第二次世界大戦も後半、米国の巨大な工業力と技術力は続々と新鋭兵器を開発・配備させることができた。日本が結局持つことができなかった四発の戦略爆撃機B-17⇒B-29、空母艦隊に随伴可能な高速戦艦アイオワ級、対空火力を飛躍的に向上させる近接信管等々。
今や主力兵器となった航空機でも、強力なエンジンと高いオクタン価のガソリンによって高性能を発揮する機体が登場した。ミッドウェイ作戦と同時に行われたダッチハーバー攻撃で1機の零戦がほぼ無傷で鹵獲され、米軍はこれを徹底的に分析した。
その結果、極めて軽く旋回性能など運動性は高い一方、防弾設備はないに等しく「撃たれ弱い」ことが明確になった。同じような判断は、佐々木譲「ベルリン飛行指令」でも記されている。これはフィクションだが、イギリス上空の闘いに苦心しているヒトラーが、日本に長距離戦闘機があると聞いてそのライセンス生産を検討するからサンプルをよこせという設定になっている。上記のような理由で不採用になる結論だった。

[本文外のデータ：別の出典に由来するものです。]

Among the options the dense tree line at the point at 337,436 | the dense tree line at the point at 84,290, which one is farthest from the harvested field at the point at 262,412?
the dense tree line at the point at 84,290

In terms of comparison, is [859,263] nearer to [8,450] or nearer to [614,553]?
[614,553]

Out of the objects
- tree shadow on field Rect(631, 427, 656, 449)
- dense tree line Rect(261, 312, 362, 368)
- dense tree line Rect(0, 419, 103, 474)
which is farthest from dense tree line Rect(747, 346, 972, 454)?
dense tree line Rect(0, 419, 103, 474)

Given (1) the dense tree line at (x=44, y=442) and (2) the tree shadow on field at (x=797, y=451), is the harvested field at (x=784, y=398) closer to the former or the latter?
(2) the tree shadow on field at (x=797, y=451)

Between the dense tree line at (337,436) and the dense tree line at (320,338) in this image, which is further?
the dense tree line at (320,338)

前編で述べたように、ドイツの戦闘機(イギリスだって似たようなもの)は「バッタ」と呼ばれるくらい航続距離が短くイギリス上空に留まれる時間が短く制空権が奪えなかった。これがイギリス攻略戦「あしか作戦」ができなかった理由の大きなものである。
閑話休題、太平洋では航続距離の長い戦闘機がヨーロッパ戦線よりも必要である。双発のP-38に頼っていたこの分野にも、米軍は新兵器を開発して投入した。
◇チャンスボートコルセア F4U(海軍・海兵隊)
自重:4.0トン エンジン出力:2,000HP
最高速度:630km/h 航続距離:3400km
初飛行:1942/6
自重:3.9トン エンジン出力:2,100HP
最高速度:590km/h 航続距離:2880km
初飛行:1942/6
自重:3.1トン エンジン出力:1680HP
最高速度:690km/h 航続距離:2750km
初飛行:1941/10
日本も新鋭機を繰り出すが、仕様上は対抗できるものだったが工作精度やガソリンの質の不良で、十分な力を発揮できなかった。
◆中島 四式戦疾風(陸軍)
自重:2.7トン エンジン出力:2,000HP 最高速度:620km/h 航続距離:1400km 初飛行:1943/4
◆川西 紫電改(海軍)
自重:2.7トン エンジン出力:1830HP 最高速度:590km/h 航続距離:1700km 初飛行:1944/1
日米技術の闘い、これは現在も続いている。